Why do some people resist directions they don't like while others meekly submit? The answers must be highly complex, reflecting a mix of social and innate factors. A study has teased out a few of these, creating a model predicting people's responses, albeit in a somewhat artificial environment. Most intriguingly, the authors found that the strength of connection between two parts of the brain is an important factor in determining whether people resent directions.
The control aversion task is an existing behavioral economics test. Participants are paired with strangers, known as Player A, and instructed to divide money between them. Player A can either let the participant choose how to divide the money freely or demand a minimum share.

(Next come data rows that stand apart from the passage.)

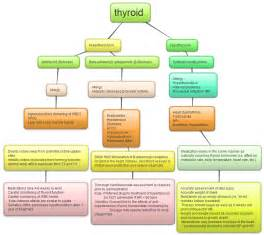 hyperthyroidism medication and diarrhea picture 9
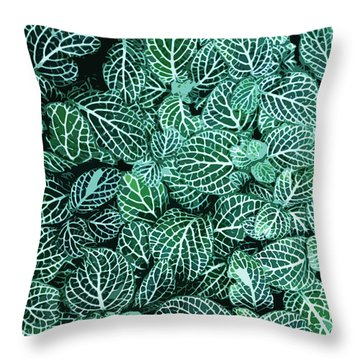 Ha Throw Pillow by Julio Lopez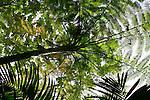 2007 Copyright  Whitney Lauren Robinson Stubbart / Lambi Arts Forest Canopy Photography Puerto Rico
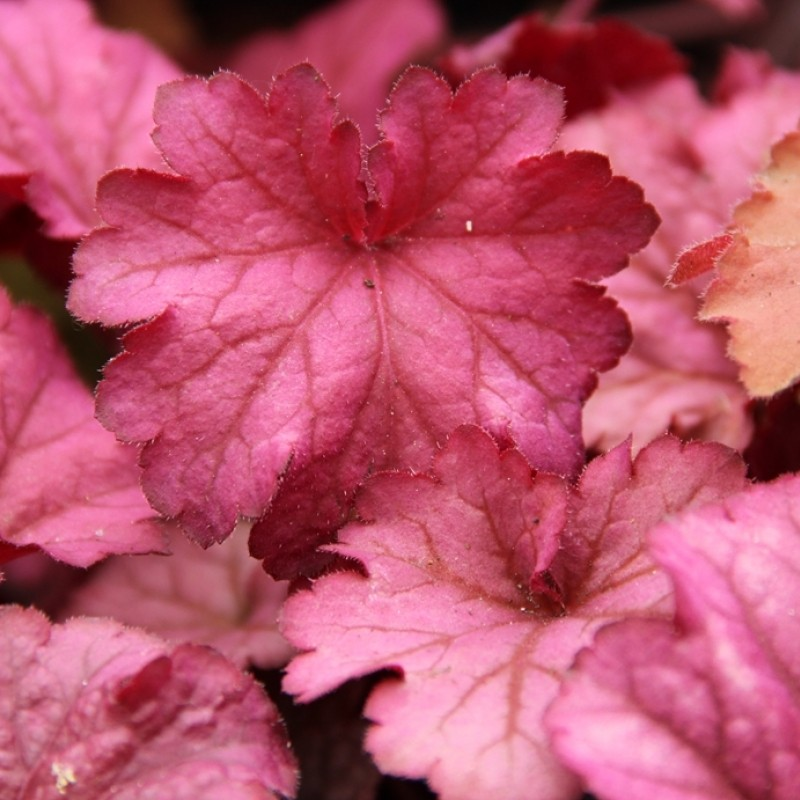 Heuchera 'Berry Smoothy®'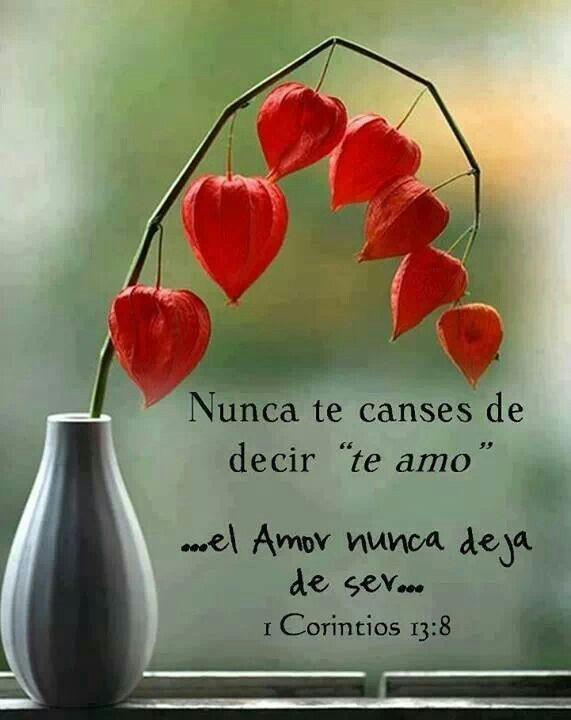Te amo...el Amor nunca deja de ser...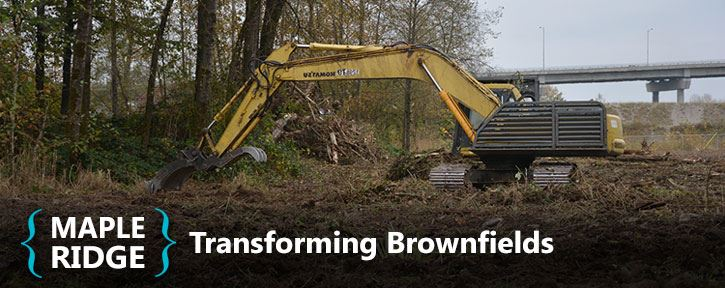 Brownfield Revitalization Incentive Programs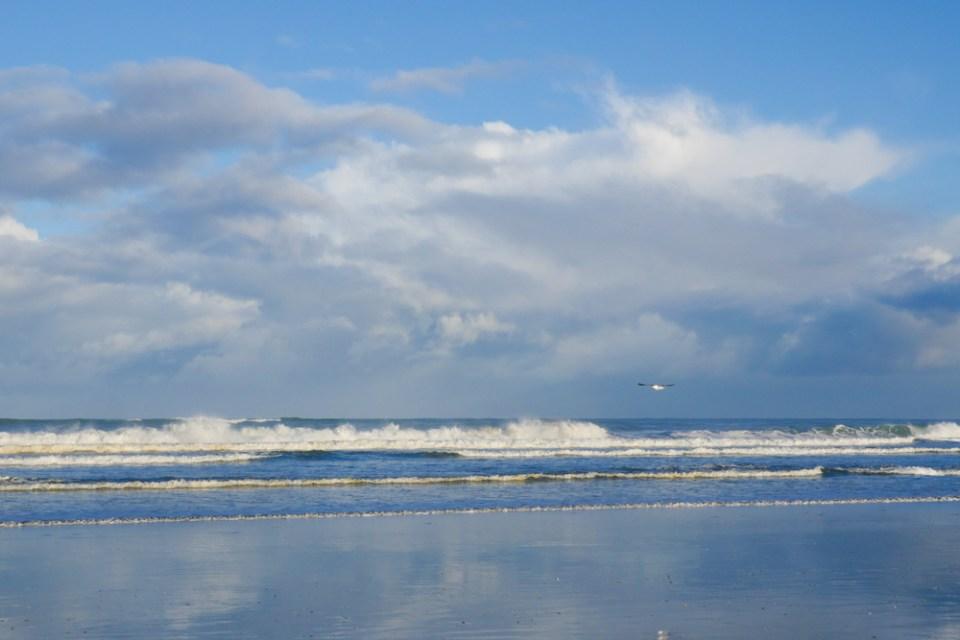 Muriwai beach-1260334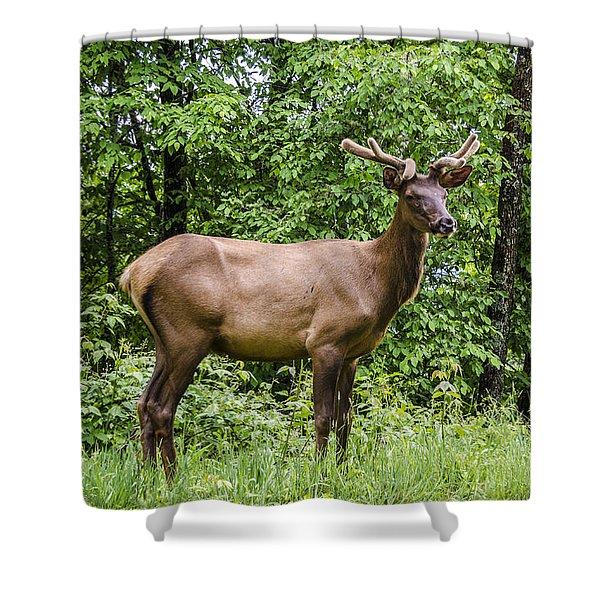 Posing Shower Curtain by Carolyn Marshall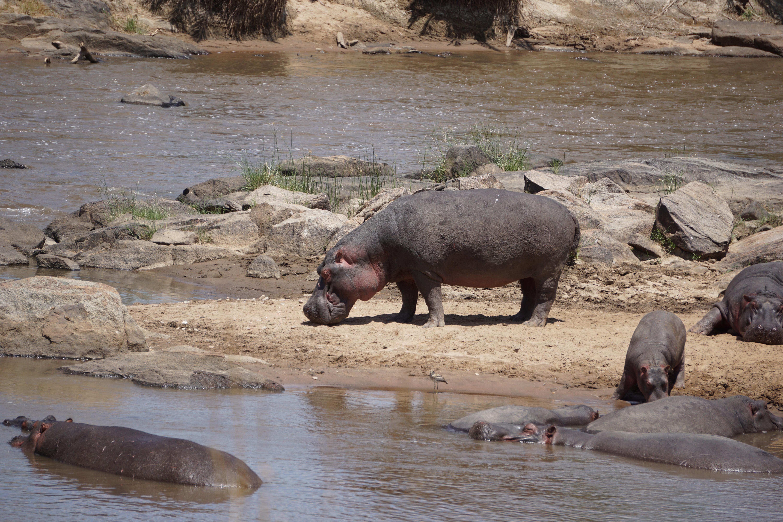 2. Hippo3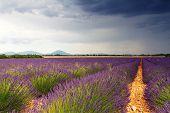 Endless Lavender Fields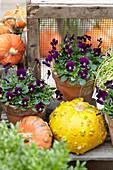 Hornveilchen 'Sorbet Purple' mit Kürbissen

Dr Sarah Rudorf of the University of Bern and colleagues gave 51 university students instructions from 16 Player As, and measured their brain activity with fMRI machines while observing their reactions. Participants were subsequently asked to describe their thoughts and motivations.
Some findings reported in the Journal of Neuroscience were predictable. Participants who felt the Player As distrusted them, or could not understand their motivations, responded to instructions to share money by giving less and keeping more for themselves than when the decision was left entirely to them.
The neural observations, however, were much more interesting. The stronger the connection between the inferior parietal lobule and the dorsolateral prefrontal cortex in the brain, the more the amount shared varied when the participants were acting against instruction. Although the names of the regions may mean nothing to non-neuroscientists, the biological association with an important aspect of our personality is what matters.
Of course, whether it is best to take directions or resist depends very much on the nature of the instructions. The authors describe their study as a test of when people resist for the sake of resisting, rather than for good reasons. They use people who refuse to take medical advice and teenage rebellion as examples of real-world control aversion.
Perhaps, they suggest, if we knew how control-averse an individual was, we could better tailor efforts to get them to vaccinate their children or act in other beneficial ways. One wonders, however, if it might be difficult to get a control-averse person to sit still long enough to have their brain connections scanned.
Moreover, some might question the paper's emphasis on seeing control aversion as purely negative, leading to what the authors call “suboptimal decisions”. Perhaps, in a world where all too often we are instructed to act in ways that benefit neither ourselves nor society, there are positives to having a well-connected brain that resists being dictated to. But is it a good thing if governments now have a way to find society's rebels?